Article number three. Prognostic impact of neutrophil-to-lymphocyte ratio in patients with and without diabetes mellitus undergoing percutaneous coronary intervention. This retrospective analysis evaluated the prognostic role of the neutrophil-to-lymphocyte ratio in patients with and without diabetes mellitus undergoing percutaneous coronary intervention. The study found that elevated neutrophil-to-lymphocyte ratio was associated with adverse cardiovascular outcomes in both diabetic and non-diabetic patients post-percutaneous coronary intervention. The neutrophil-to-lymphocyte ratio serves as a valuable marker of systemic inflammation and risk stratification in patients undergoing percutaneous coronary intervention, regardless of diabetes status.
Article number four. The Role of Lipoprotein(a) in Cardiovascular Risk Stratification: Integrating Low-density Lipoprotein Cholesterol and Polygenic Risk Scores. This study of over 346,000 UK Biobank participants investigated the interaction between lipoprotein(a), low-density lipoprotein cholesterol, and polygenic risk score in atherosclerotic cardiovascular disease. The research demonstrated that elevated lipoprotein(a) significantly increases cardiovascular risk, even in individuals with well-managed low-density lipoprotein cholesterol and after accounting for polygenic risk. These findings emphasize the importance of measuring lipoprotein(a) levels for comprehensive cardiovascular risk stratification.

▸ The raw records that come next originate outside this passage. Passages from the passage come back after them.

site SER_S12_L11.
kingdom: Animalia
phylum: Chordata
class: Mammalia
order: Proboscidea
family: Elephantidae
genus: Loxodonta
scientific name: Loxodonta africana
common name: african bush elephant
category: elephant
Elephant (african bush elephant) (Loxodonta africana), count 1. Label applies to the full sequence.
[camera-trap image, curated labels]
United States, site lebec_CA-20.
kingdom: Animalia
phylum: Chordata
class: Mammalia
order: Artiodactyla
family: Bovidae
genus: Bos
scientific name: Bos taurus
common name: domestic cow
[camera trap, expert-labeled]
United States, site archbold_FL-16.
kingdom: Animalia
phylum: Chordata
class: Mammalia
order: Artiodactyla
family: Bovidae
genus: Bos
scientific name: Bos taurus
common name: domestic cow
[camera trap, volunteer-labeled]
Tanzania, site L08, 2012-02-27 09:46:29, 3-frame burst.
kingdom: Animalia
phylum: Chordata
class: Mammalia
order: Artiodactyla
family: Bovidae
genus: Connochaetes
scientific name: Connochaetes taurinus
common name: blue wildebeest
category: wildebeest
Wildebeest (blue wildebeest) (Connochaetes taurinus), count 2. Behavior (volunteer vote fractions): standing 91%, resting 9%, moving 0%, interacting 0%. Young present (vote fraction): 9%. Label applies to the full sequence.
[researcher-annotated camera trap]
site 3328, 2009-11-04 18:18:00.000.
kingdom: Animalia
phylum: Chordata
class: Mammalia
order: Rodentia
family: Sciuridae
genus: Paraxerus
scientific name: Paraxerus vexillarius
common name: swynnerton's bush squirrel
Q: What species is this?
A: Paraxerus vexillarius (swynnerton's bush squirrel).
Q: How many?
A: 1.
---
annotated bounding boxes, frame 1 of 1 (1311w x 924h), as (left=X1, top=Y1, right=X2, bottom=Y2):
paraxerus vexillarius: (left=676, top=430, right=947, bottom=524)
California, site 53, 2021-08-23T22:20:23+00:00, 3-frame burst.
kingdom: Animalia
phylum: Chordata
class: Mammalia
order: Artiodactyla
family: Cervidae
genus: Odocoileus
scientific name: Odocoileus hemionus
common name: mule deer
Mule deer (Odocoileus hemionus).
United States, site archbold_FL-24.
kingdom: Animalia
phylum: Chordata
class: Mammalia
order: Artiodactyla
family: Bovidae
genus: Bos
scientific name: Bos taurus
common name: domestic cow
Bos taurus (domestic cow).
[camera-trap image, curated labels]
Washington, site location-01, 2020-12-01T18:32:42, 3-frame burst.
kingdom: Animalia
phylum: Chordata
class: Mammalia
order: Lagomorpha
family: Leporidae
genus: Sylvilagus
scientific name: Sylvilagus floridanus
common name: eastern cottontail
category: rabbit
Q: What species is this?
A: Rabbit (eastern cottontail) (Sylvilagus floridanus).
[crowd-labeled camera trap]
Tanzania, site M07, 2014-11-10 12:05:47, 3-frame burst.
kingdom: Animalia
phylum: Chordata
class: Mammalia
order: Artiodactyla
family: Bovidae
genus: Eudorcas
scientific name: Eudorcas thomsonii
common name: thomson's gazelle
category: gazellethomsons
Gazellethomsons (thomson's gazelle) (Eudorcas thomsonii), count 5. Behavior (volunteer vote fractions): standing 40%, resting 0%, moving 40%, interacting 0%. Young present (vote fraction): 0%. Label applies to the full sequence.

Article number five. Optimal Intravascular Ultrasound-Guided Percutaneous Coronary Intervention in Patients With Left Main Coronary Artery Disease: The O.P.T.I.V.U.S.-Complex P.C.I. Study L.M.C.A. Cohort. This prospective, multi-center, single-arm trial (O.P.T.I.V.U.S.-Complex P.C.I.) evaluated the impact of optimal intravascular ultrasound-guided left main coronary artery percutaneous coronary intervention on clinical outcomes. The study, involving 902 patients, demonstrated that targeting pre-specified intravascular ultrasound criteria, such as minimal stent area, during left main coronary artery percutaneous coronary intervention leads to favorable clinical outcomes. The data support the use of intravascular ultrasound guidance to optimize stent deployment in complex left main coronary artery percutaneous coronary intervention.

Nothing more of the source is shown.